Daneben stiegen weitere Dienstleistungspreise im Vorjahresvergleich; im Bereich der Wohnungsnebenkosten z. B. das Schornsteinfegerentgelt (+6,4 %) und die Gebühren für die Abwasserentsorgung (+4,1 %). Gesetzlich Versicherte mussten im Januar 2026 für die ambulante Pflege 8,8 % und für die stationäre Pflege 6,8 % mehr ausgeben als noch im Januar 2025.  

Vormonatsvergleich: Bekleidungspreise gesunken – Kraftstoffpreise gestiegen  
Zwischen Dezember 2025 und Januar 2026 verzeichneten frische Nahrungsmittel wie Kopf- und Eisbergsalat (+18,2 %), Tomaten und Paprika (jeweils +9,7 %) und Eier (+9,5 %) überdurchschnittliche Preisanstiege. Weintrauben (−7,9 %) und Butter (−6,4 %) konnten Verbraucherinnen und Verbraucher günstiger erwerben als noch im Vormonat.  

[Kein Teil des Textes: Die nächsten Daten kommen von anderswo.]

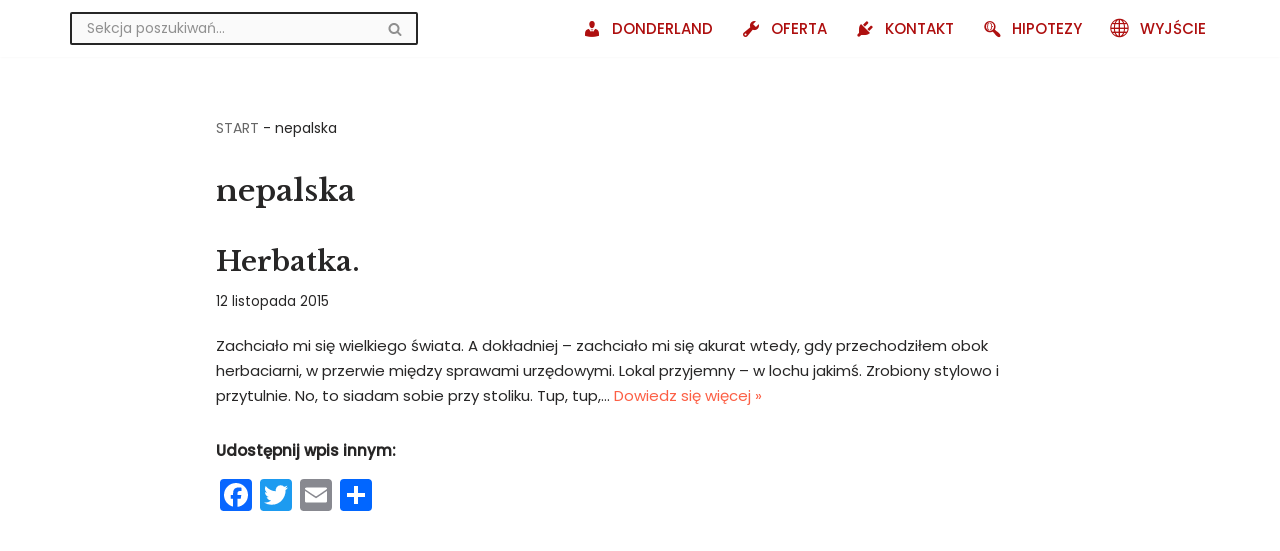

--- FILE ---
content_type: text/javascript
request_url: https://www.donderland.com.pl/wp-content/plugins/sm-prefetch/includes/script.js
body_size: 69
content:
window.addEventListener("load", () => {
  quicklink.listen({
    origins: true,
  });

  console.log(`
    🚀 This website is blazing fast right?
     Thanks to Prefetch Algorithm. Want your website load fast too? 
     Download for FREE at https://wordpress.org/plugins/sm-prefetch/
    `);
});
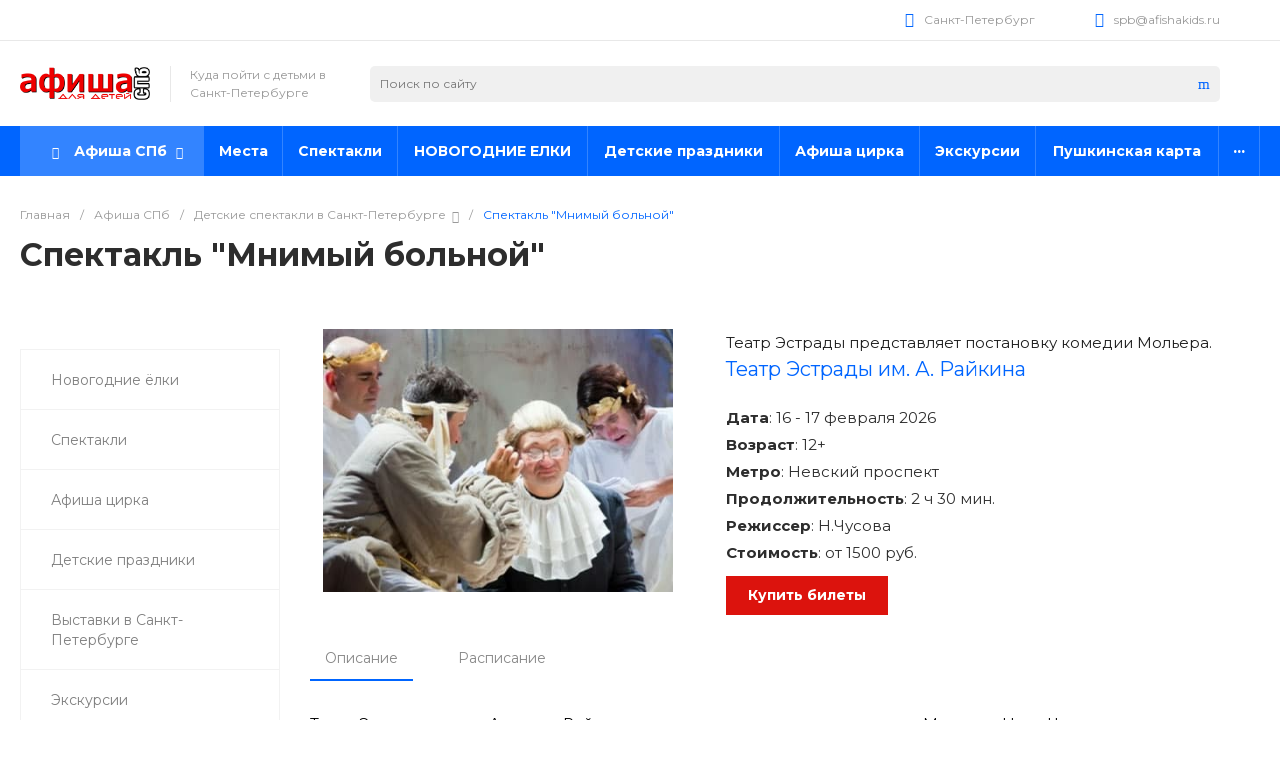

--- FILE ---
content_type: text/css
request_url: https://spb.afishakids.ru/local/templates/universelite_s2/components/intec.universe/main.markers/template.1/style.css?17405212581024
body_size: 892
content:
.c-markers.c-markers-template-1 {
  font-size: 0;
}
.c-markers.c-markers-template-1[data-orientation=vertical] .widget-markers-wrap {
  display: block;
  margin-bottom: 5px;
}
.c-markers.c-markers-template-1[data-orientation=horizontal] .widget-markers-wrap {
  display: inline-block;
  margin-right: 5px;
  margin-bottom: 5px;
}
.c-markers.c-markers-template-1 .widget-markers {
  display: inline-block;
  font-size: 12px;
  line-height: 12px;
  color: white;
  padding: 7px 13px;
  border-radius: 13px;
}
.c-markers.c-markers-template-1 .widget-markers-hit {
  background: #f8971a;
  filter: progid:DXImageTransform.Microsoft.gradient(startColorstr="#f8971a", endColorstr="#f81a8d", GradientType=0 );
}
.c-markers.c-markers-template-1 .widget-markers-new {
  background: #2675fc;
}
.c-markers.c-markers-template-1 .widget-markers-recommend {
  background: #1bcda1;
}
.c-markers.c-markers-template-1 .widget-markers-share {
  background: #e1c954;
}

/*# sourceMappingURL=style.css.map */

Bekleidung wurde preiswerter (−5,6 %): Die Preise für Kinderbekleidung sanken um 9,0 %, für Damenbekleidung um 5,8 % und für Herrenbekleidung um 5,0 %.   Die Kraftstoffpreise zogen binnen Monatsfrist deutlich an (+5,9 %): Diesel wurde im Januar 2026 um 6,3 % und Benzin um 6,0 % teurer angeboten als im Dezember 2025. Hintergrund hierfür ist u. a. die gestiegene CO2-Bepreisung zum 1. Januar 2026 nach dem Brennstoffemissionshandelsgesetz von 55 auf 65 Euro pro Tonne.  

Trotz der Mehrwertsteuersenkung für Speisen in Gastronomiebetrieben zu Beginn des Jahres 2026 von 19 auf 7 % stiegen die Preise zwischen Dezember 2025 und Januar 2026 für Gaststättendienstleistungen um 0,7 %. Die Preise für Übernachtungen sanken im selben Zeitraum um 2,1 %.  

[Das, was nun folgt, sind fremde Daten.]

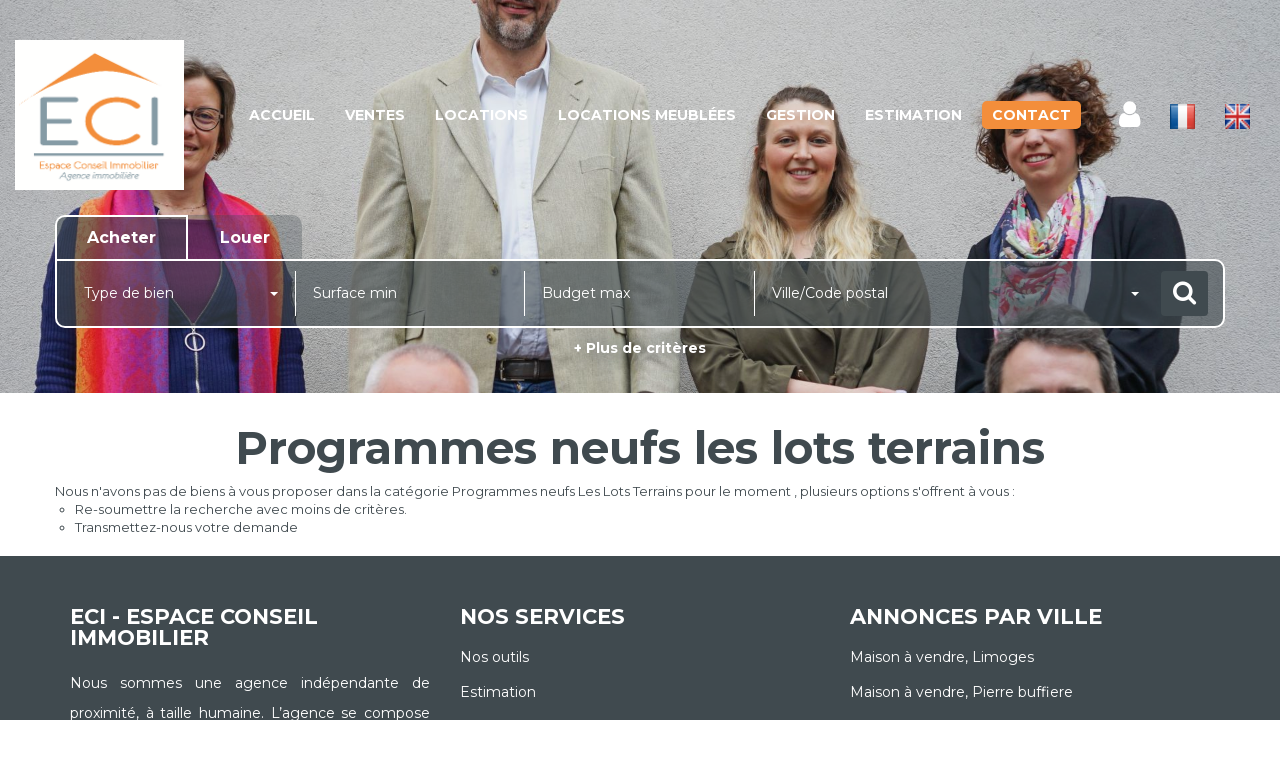

--- FILE ---
content_type: text/html; charset=UTF-8
request_url: https://www.eci87.fr/type_bien/48-62-51/terrains.html
body_size: 2337
content:
<!DOCTYPE html>
<html lang="en">
<head>
    <meta charset="utf-8">
    <meta name="viewport" content="width=device-width, initial-scale=1">
    <title></title>
    <style>
        body {
            font-family: "Arial";
        }
    </style>
    <script type="text/javascript">
    window.awsWafCookieDomainList = [];
    window.gokuProps = {
"key":"AQIDAHjcYu/GjX+QlghicBgQ/7bFaQZ+m5FKCMDnO+vTbNg96AF//FbQrryZ41JmkvmNlf9BAAAAfjB8BgkqhkiG9w0BBwagbzBtAgEAMGgGCSqGSIb3DQEHATAeBglghkgBZQMEAS4wEQQMRCz59vp0iNhOtmjPAgEQgDu7Gi1c9x0ZvmZ0glH5OKYbw1vi7zSf8f8+tH2YEckT5Z8I7bFwfywZ77EwIeMV8YtOGqFSnv6gclaiWg==",
          "iv":"CgAHuSJORQAABM7p",
          "context":"LDjUebmuYr9yXvwm3is15cM6Ffbm/0BtfWv3MhPEeUSzZoNzM08JXjhsocDGwbYGYkB6iOViCnN4/7E2v/LDnapxI4HQCgZClvxnAOk4yzxFEYCAWiYr1dVeIjg/ZIFBy9/[base64]/KEYXQeu2NLSAgQryviLs9Z+4dEArXhZ57GH7/ogHvv4bnLuHbk6WY0L+UJ8XkwGSdkgD0/RbMpCzo5iHiiuJfhex9xAjrwFeH+DlIDXrj758I3Sf6Q8000Dfa3NdLHjlwh85MIJCMsaN26pIDF78EI+XCnXwCzk/r+JoO1GWqs19wdGNgW+Ji75+nIHCb5wBscUn5Bc0i7bLDB66jG2j/ipS5IXzdbr0OfI6F+aQOYKqaox/dsAY/C1vqVEB9M3lMU8B1wj07X0jIhnPsLzG0kAmXUFp4zVrem+M4jcYWaFDDwM4+PKhI+Rj1mUw/spJ/c/yV2TQSfBC+8CD9PYT2YelDZDbdlj853uALJuSRjFgNy6DGue5eDy+N1Dc4B7BWZLjNYFOWrjU="
};
    </script>
    <script src="https://7813e45193b3.47e58bb0.eu-west-3.token.awswaf.com/7813e45193b3/28fa1170bc90/1cc501575660/challenge.js"></script>
</head>
<body>
    <div id="challenge-container"></div>
    <script type="text/javascript">
        AwsWafIntegration.saveReferrer();
        AwsWafIntegration.checkForceRefresh().then((forceRefresh) => {
            if (forceRefresh) {
                AwsWafIntegration.forceRefreshToken().then(() => {
                    window.location.reload(true);
                });
            } else {
                AwsWafIntegration.getToken().then(() => {
                    window.location.reload(true);
                });
            }
        });
    </script>
    <noscript>
        <h1>JavaScript is disabled</h1>
        In order to continue, we need to verify that you're not a robot.
        This requires JavaScript. Enable JavaScript and then reload the page.
    </noscript>
</body>
</html>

Diese Pressemitteilung zur Entwicklung der Verbraucherpreise in NRW ist auf Basis vorläufiger Ergebnisse erstellt. Die endgültigen Ergebnisse für den Berichtsmonat Januar 2026 werden voraussichtlich am 06. Februar 2026 veröffentlicht. Diese können in der Landesdatenbank NRW abgerufen werden.  
Grundlage für diese Pressemitteilung ist der Verbraucherpreisindex (Basisjahr 2020 = 100). Die Daten stammen aus den monatlichen Preiserhebungen der Statistischen Ämter des Bundes und der Länder, auf deren Basis der Verbraucherpreisindex monatlich fortgeschrieben wird. Für Auswertungen können verschiedene Zeiträume betrachtet werden: Übliche Vergleiche sind die prozentualen Veränderungen zum Vorjahresmonat (z. B. Januar 2025 mit Januar 2024) oder zwischen zwei aufeinander folgenden Monaten (z. B. Februar 2025 mit Januar 2025). Nach Vorliegen des Dezemberergebnisses wird darüber hinaus der Jahresdurchschnittswert berechnet. Auf Grundlage dieses Durchschnitts kann die Preisentwicklung verschiedener Jahre miteinander verglichen werden (z. B. zwischen den Jahren 2020 und 2024).